# What type lens mount is this? Exaktar Auto 135mm



## junk250 (Mar 21, 2007)

What type of lens mount is this? Thank's

http://imagehost.vendio.com/preview/ju/junk250/exaktarauto2Dscf0011.jpg

http://imagehost.vendio.com/preview/ju/junk250/exaktarauto3Dscf0011.jpg


----------



## StreetShark (Mar 21, 2007)

PK I do believe for a old pentax


----------



## ksmattfish (Mar 21, 2007)

It fits Exakta Ihagee cameras. 

http://www.ihagee.org/


----------



## junk250 (Mar 21, 2007)

ksmattfish,

Thank's for that link,now I'm really confused !

This is an "Exaktar",not "Exakta",this lens is made in Japan.I thought maybe Exaktar Japan made lenses for other cameras/mounts? Kind of a cruel spelling synonym?

It's a 1:2.8 135mm by the way.

I saw in the link that the guy with the site collects all Exakta "except Japan",so I guess the lens would not be worth much if it only fits Exaktar.

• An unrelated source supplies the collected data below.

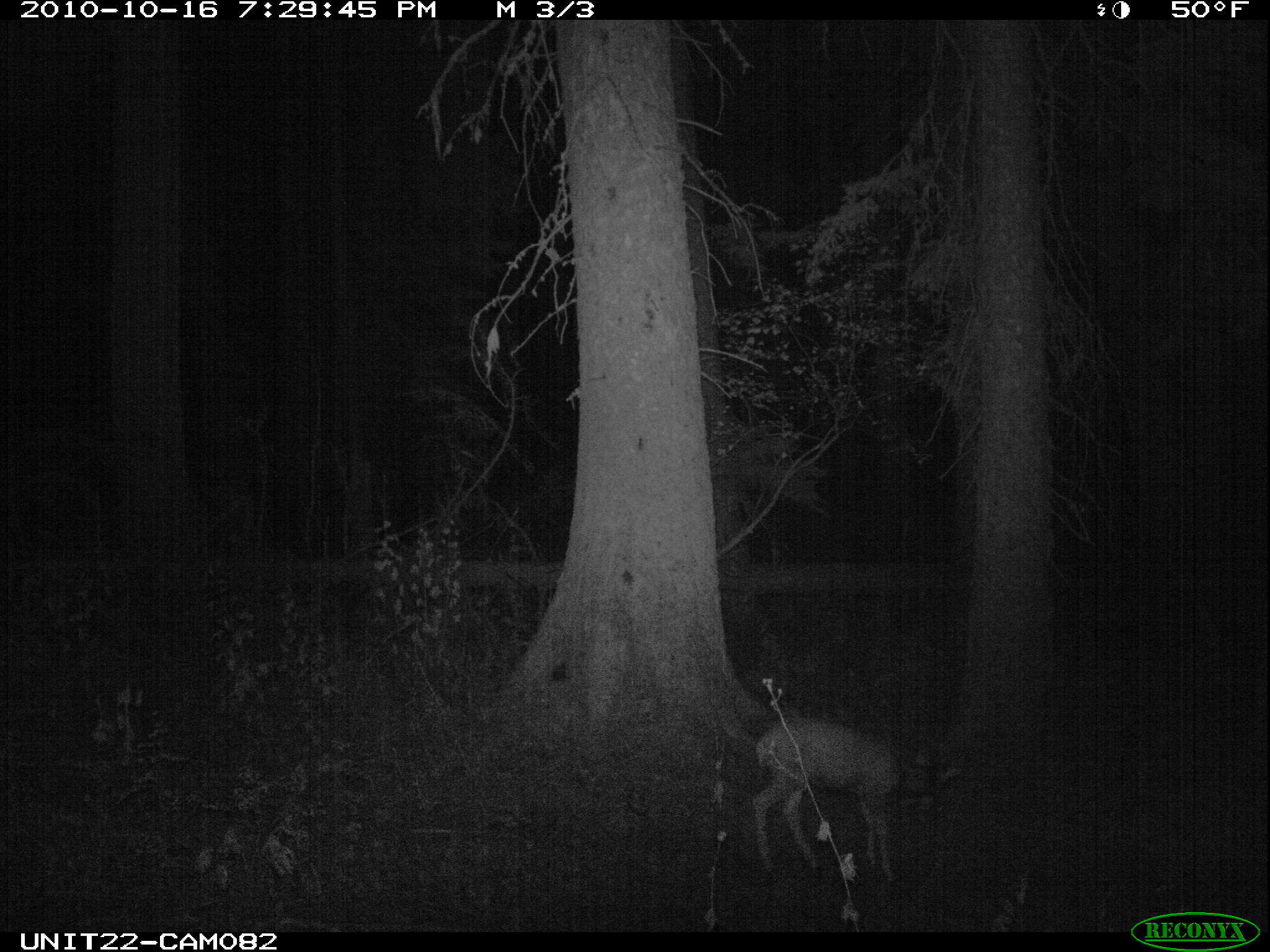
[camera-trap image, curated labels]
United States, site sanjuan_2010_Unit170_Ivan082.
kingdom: Animalia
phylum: Chordata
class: Mammalia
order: Artiodactyla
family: Cervidae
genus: Odocoileus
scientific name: Odocoileus hemionus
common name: mule deer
Odocoileus hemionus (mule deer).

Any idea of a fair sale value,It's in real nice condition.


----------



## ksmattfish (Mar 22, 2007)

It was common once upon a time for a line of lenses to have a derivitive name:  Nikon - Nikkor, Norita - Noritar, Exakta - Exaktar, etc...

There are 35mm and medium format Exaktas.  I assume your lens is for 35mm Exaktas, but I'm not positive.  The lens mount looks the same as the 35mm Exakta cameras in my collection.  All of my Exakta cameras have Zeiss lenses.  The Exaktars are cheaper Japanese versions, although they may be just as good.

I don't think you'll find any other cameras that take the Exakta lens mount.  It was one of the first bayonet lens mount systems introduced.  Exakta cameras are interesting, because they are the great grandfather of the modern 35 SLR and DSLR systems.  They were the first cameras with many of the features and accessories that led to what we think of in small format cameras today.

Google the name of the lens, or "exakta", and you will find loads of Exakta collectors' sites that I'm sure will have lots of info for you.


----------



## junk250 (Mar 23, 2007)

ksmattfish,

Thank's a lot,that explains it.

I have googled it,but I wasn't familiar with exakta cameras.

Now I know,thanks


----------